# N1 Against the Cult of the Reptile Gods MAPS



## MichaelArkAngel (Dec 21, 2017)

I made some maps this module and I thought I would share my maps with anyone else out there thinking about running it as well.

I have uploaded them to my DeviantArt gallery.

THESE MAPS ARE FREE FOR DOWNLOAD!

Enjoy!

Town of Orlane

Golden Grain Inn 1F

Golden Grain Inn 2F

Golden Grain Inn Cellar

Slumbering Serpent 1F

Slumbering Serpent 2F

Temple of Merrica 1F

Temple of Merrica 2F

Temple of Merrica Cellar

Reptile Dungeon Level 1

Reptile Dungeon Level 2


----------



## marcloure (Feb 18, 2018)

Dude, this is fantastic. Thank you.


----------



## MichaelArkAngel (Feb 28, 2018)

Pretty cool note Seth Skorkowski a fantasy and horror author, more notably known for his Call of Cthulhu reviews, recently did a review of _Against the Cult of the Reptile god_. Even cooler is he used my map of Orlane in the review, and also included a link to ALL the maps for this adventure!

I thought that was kinda neat!

[video=youtube_share;ZdjigmjTDTU]https://youtu.be/ZdjigmjTDTU[/video]


----------



## Hoyce (Jun 14, 2018)

These are really great! If the Grid lines were still on them I'd blow these up and print them out for table use immediately! I know it might ruin how great they look but it would be perfect!

Fantastic job!


----------



## Casimir Liber (Jan 22, 2022)

I made a map for above the dungeon and surrounds. DMs will know what the two brown things are at the bottom of the map and where they go....


----------



## miggyG777 (Jan 22, 2022)

Thank you! Perhaps it's time to try and run this module in PF2e.


----------



## Casimir Liber (Jan 22, 2022)

miggyG777 said:


> Thank you! Perhaps it's time to try and run this module in PF2e.
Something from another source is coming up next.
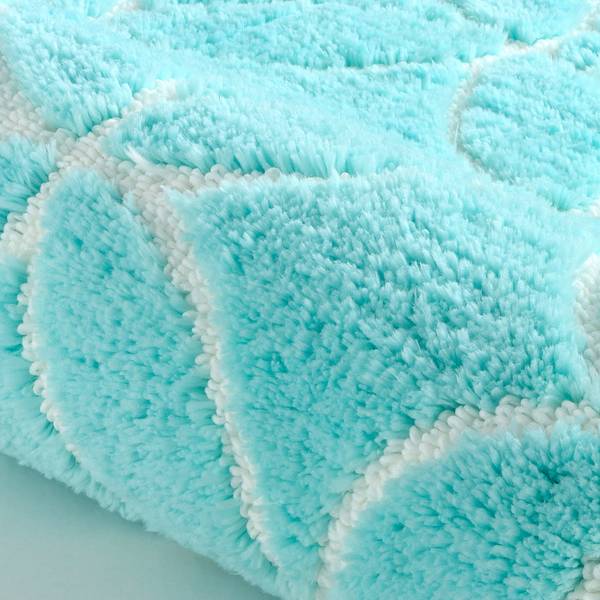 Badteppich Twin - Polyester - Aqua - 90 x 60 cm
I's been alot of fun. I do think starting the party at higher level and buffing the monsters leading to a satisfying final encounter rather than having first level characters and hobbling the final encounter is preferable


----------



## Althrim (Sep 19, 2022)

These maps just saved me days of work.  My campaign includes AtCotRG in about a month, and while the art style isn't "exactly" like I've been using in Dungeondraft for all the other maps (using the Forgotten Adventures suite of packs), it is a) definitely close enough, and b) in many ways far more beautiful and realistic...especially your treatment of water and mud in the reptile dungeon.  Absolute perfection.


----------



## corwyn77 (Sep 27, 2022)

Cool, Cult and Saltmarsh are my favourite 1e adventures. I've been looking to convert one of them for my GURPS Dungeon Fantasy game.


----------